Problem to work on
Beginning with the line that holds "Add or subtract as indicated." and ending with the last line below, repeat each line exactly, leaving any pictures out.

BEGIN

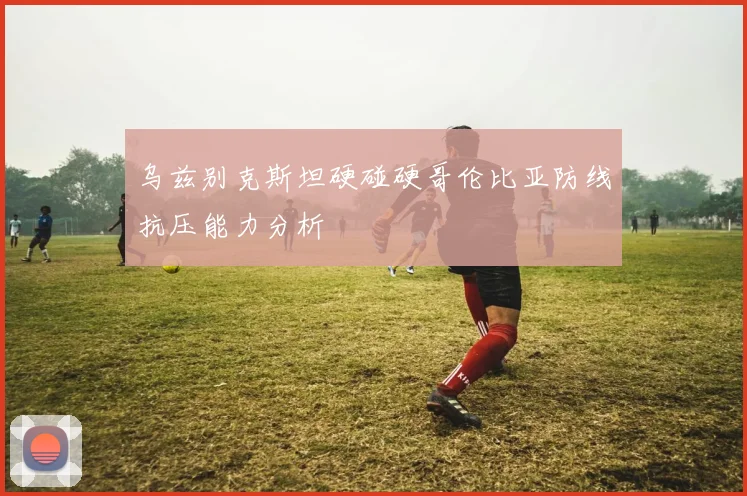 乌兹别克斯坦硬碰硬哥伦比亚防线抗压能力分析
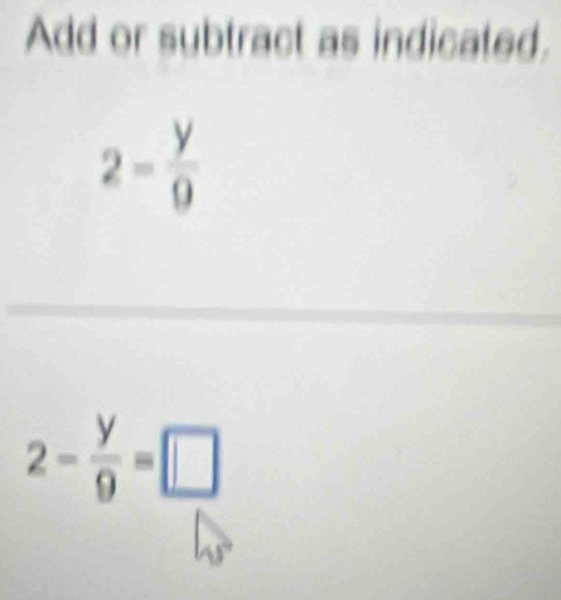 Add or subtract as indicated.
2= y/9 
2- y/9 =□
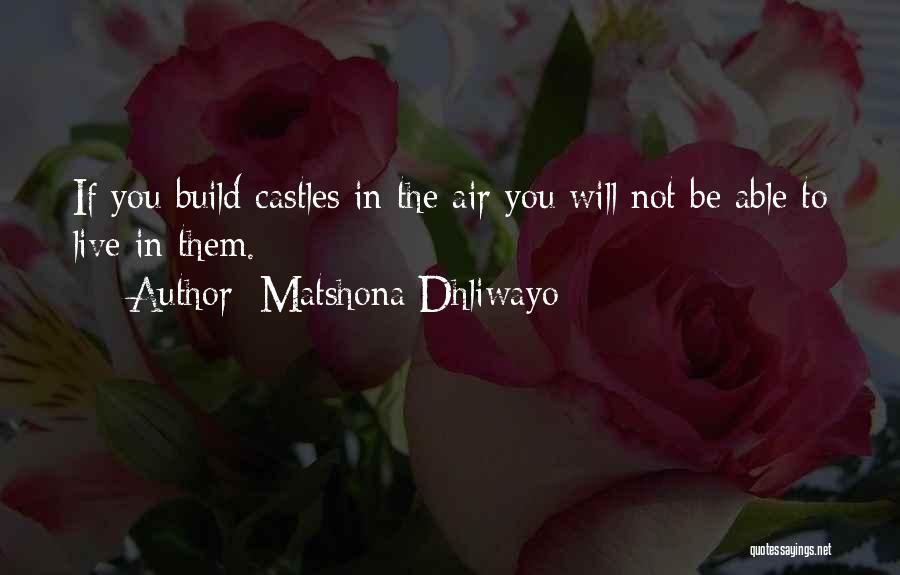 Castles In The Air Quotes By Matshona Dhliwayo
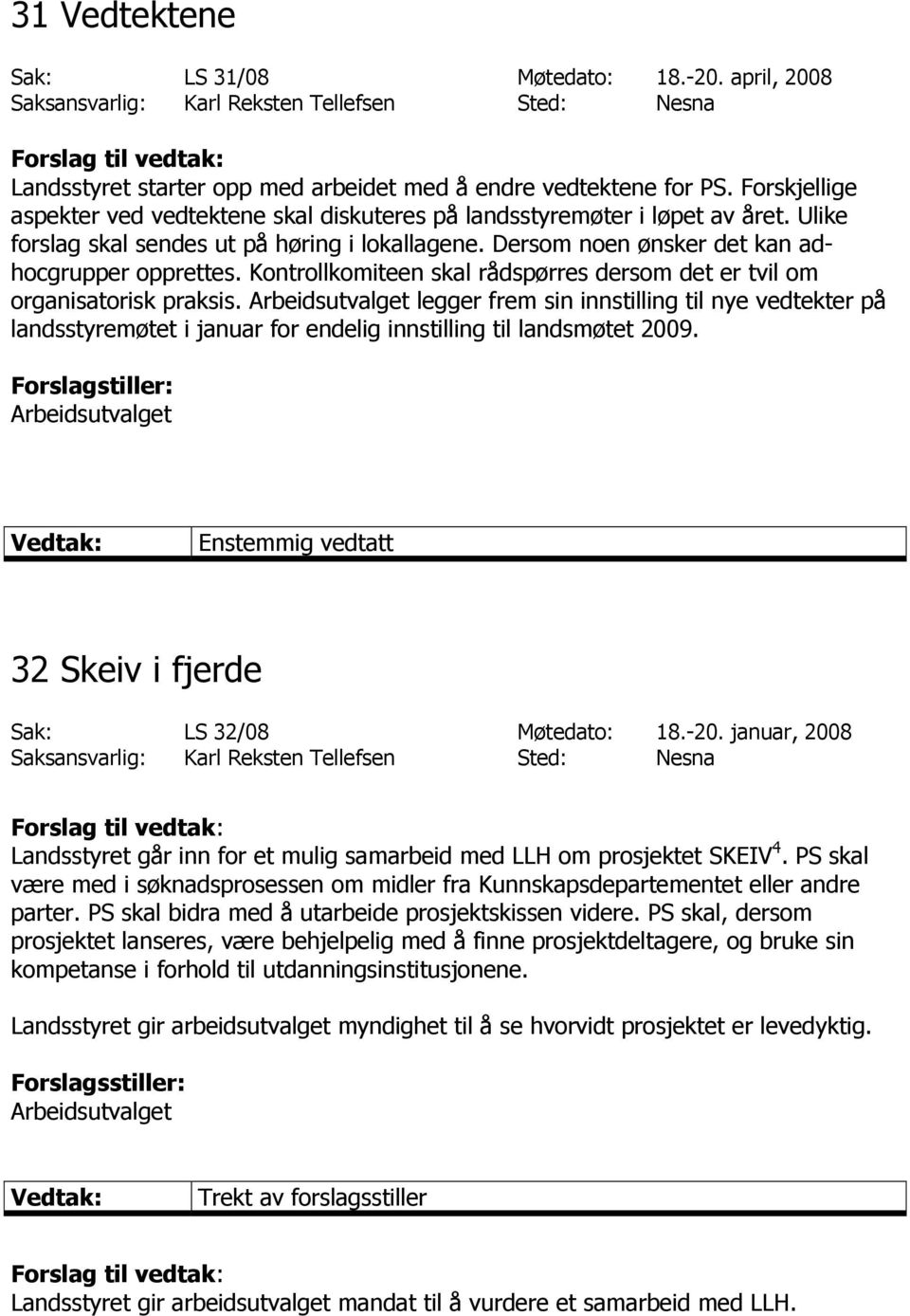 Kontrollkomiteen skal rådspørres dersom det er tvil om organisatorisk praksis. legger frem sin innstilling til nye vedtekter på landsstyremøtet i januar for endelig innstilling til landsmøtet 2009.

END

Written response
 Add or subtract as indicated.
2= y/9 
2- y/9 =□
 Castles In The Air Quotes By Matshona Dhliwayo
 Kontrollkomiteen skal rådspørres dersom det er tvil om organisatorisk praksis. legger frem sin innstilling til nye vedtekter på landsstyremøtet i januar for endelig innstilling til landsmøtet 2009.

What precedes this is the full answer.